---- Raw data

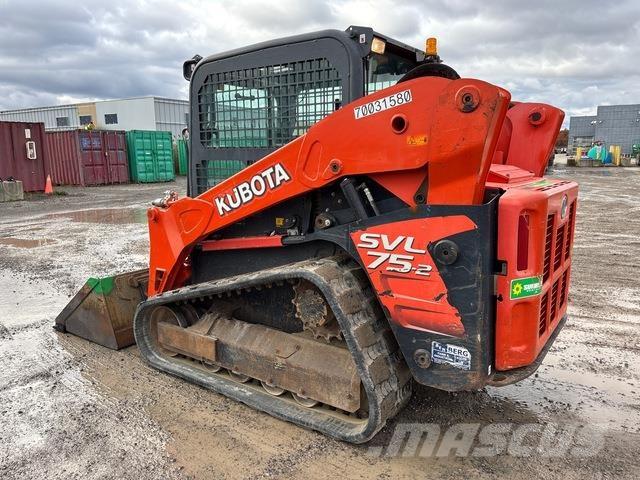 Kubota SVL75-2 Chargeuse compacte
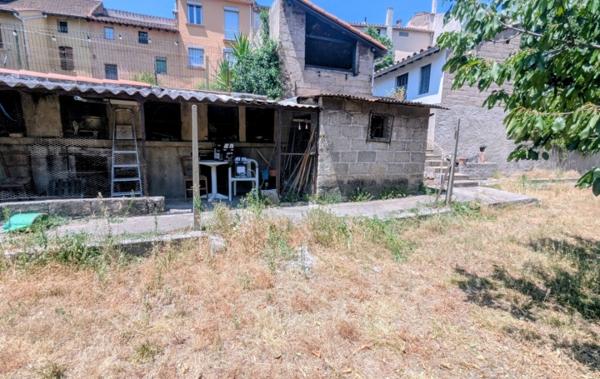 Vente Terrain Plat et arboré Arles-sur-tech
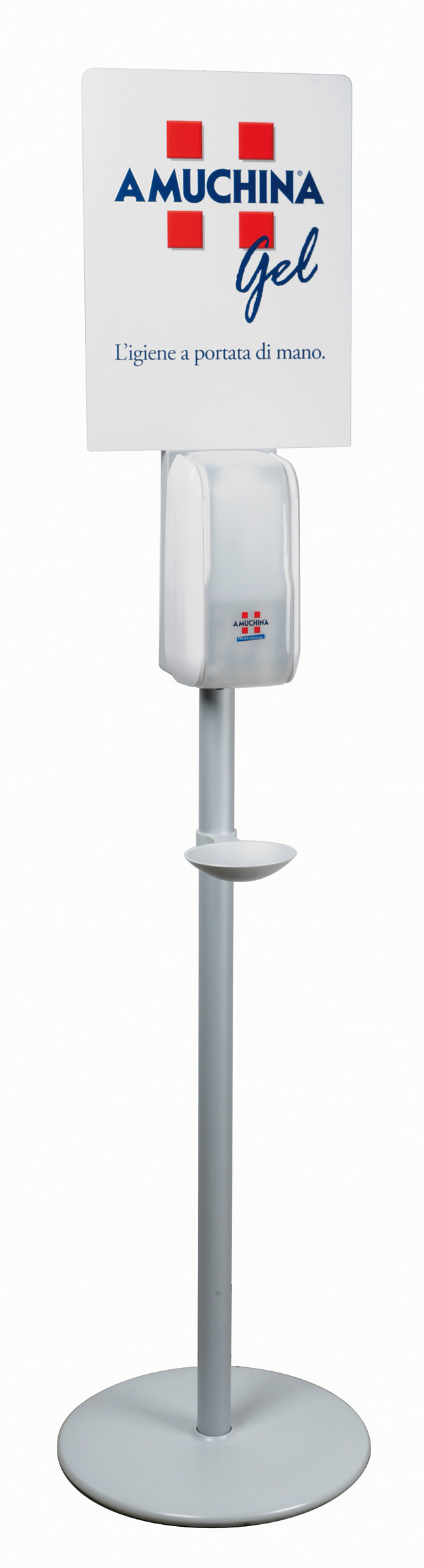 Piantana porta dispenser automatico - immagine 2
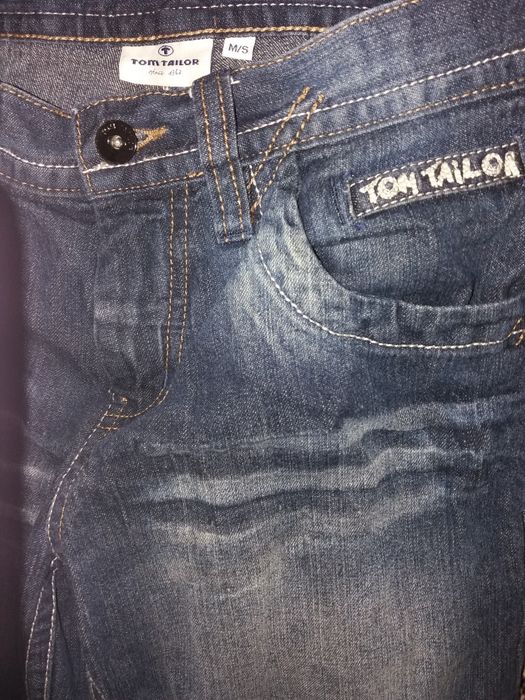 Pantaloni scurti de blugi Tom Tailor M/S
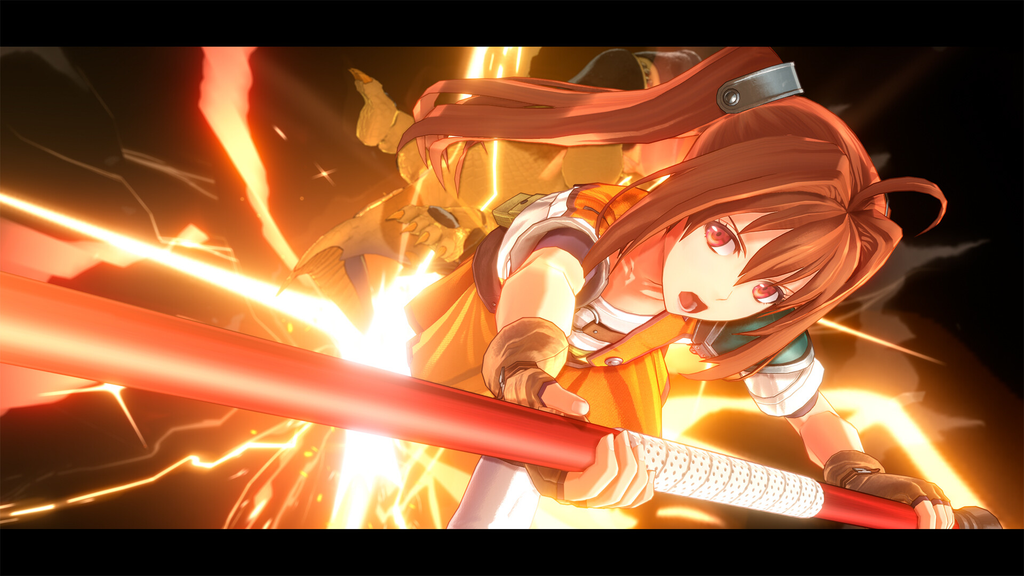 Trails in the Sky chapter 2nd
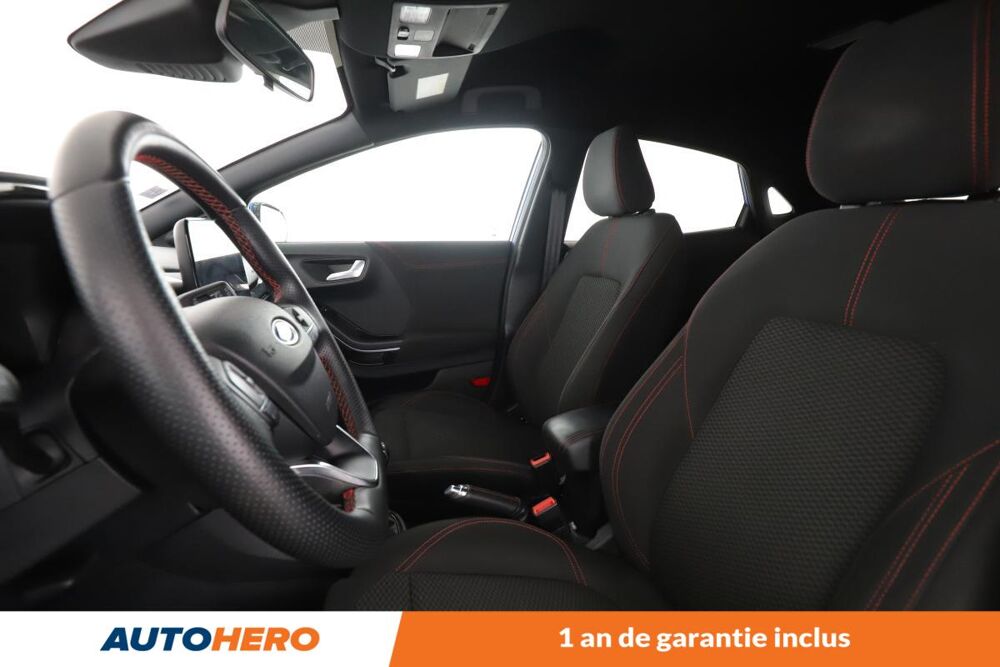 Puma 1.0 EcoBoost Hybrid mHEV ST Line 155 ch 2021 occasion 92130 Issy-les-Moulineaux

--------
---- Raw data

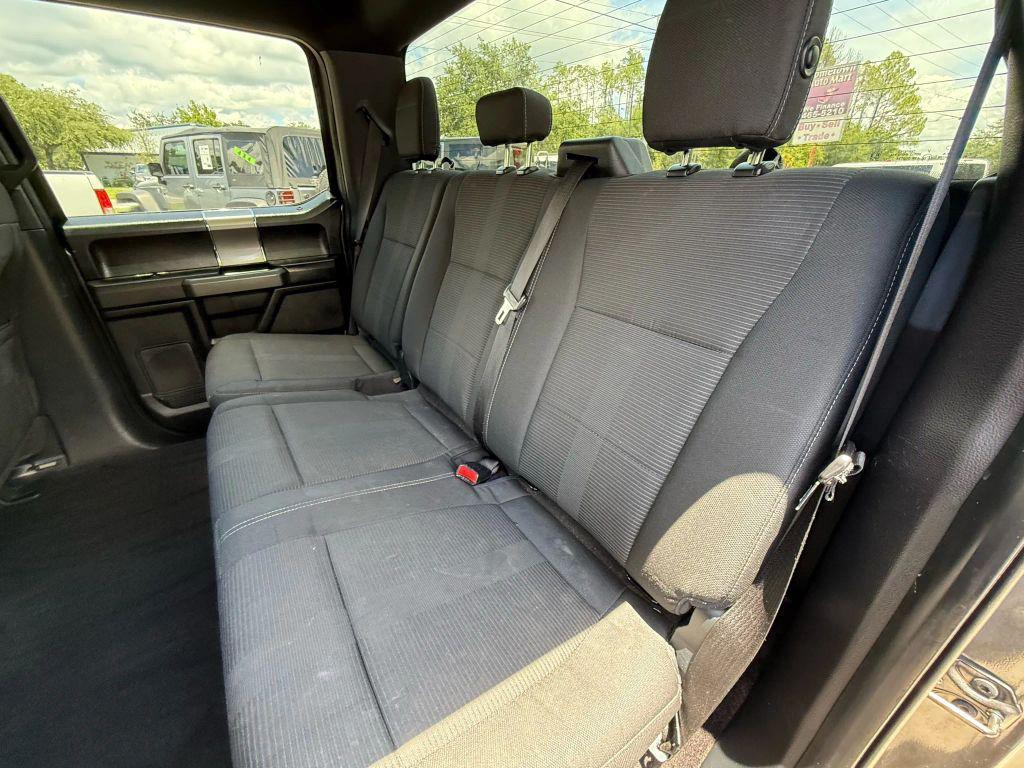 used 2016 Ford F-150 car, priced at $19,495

--------

■ Work instructions ■
Here the job is to copy the listing above word for word, starting at the line with "Trails in the Sky chapter 2nd" and ending at the line with "Puma 1.0 EcoBoost", and to leave out the pictures.

■ Written answer ■
 Trails in the Sky chapter 2nd
 Puma 1.0 EcoBoost Hybrid mHEV ST Line 155 ch 2021 occasion 92130 Issy-les-Moulineaux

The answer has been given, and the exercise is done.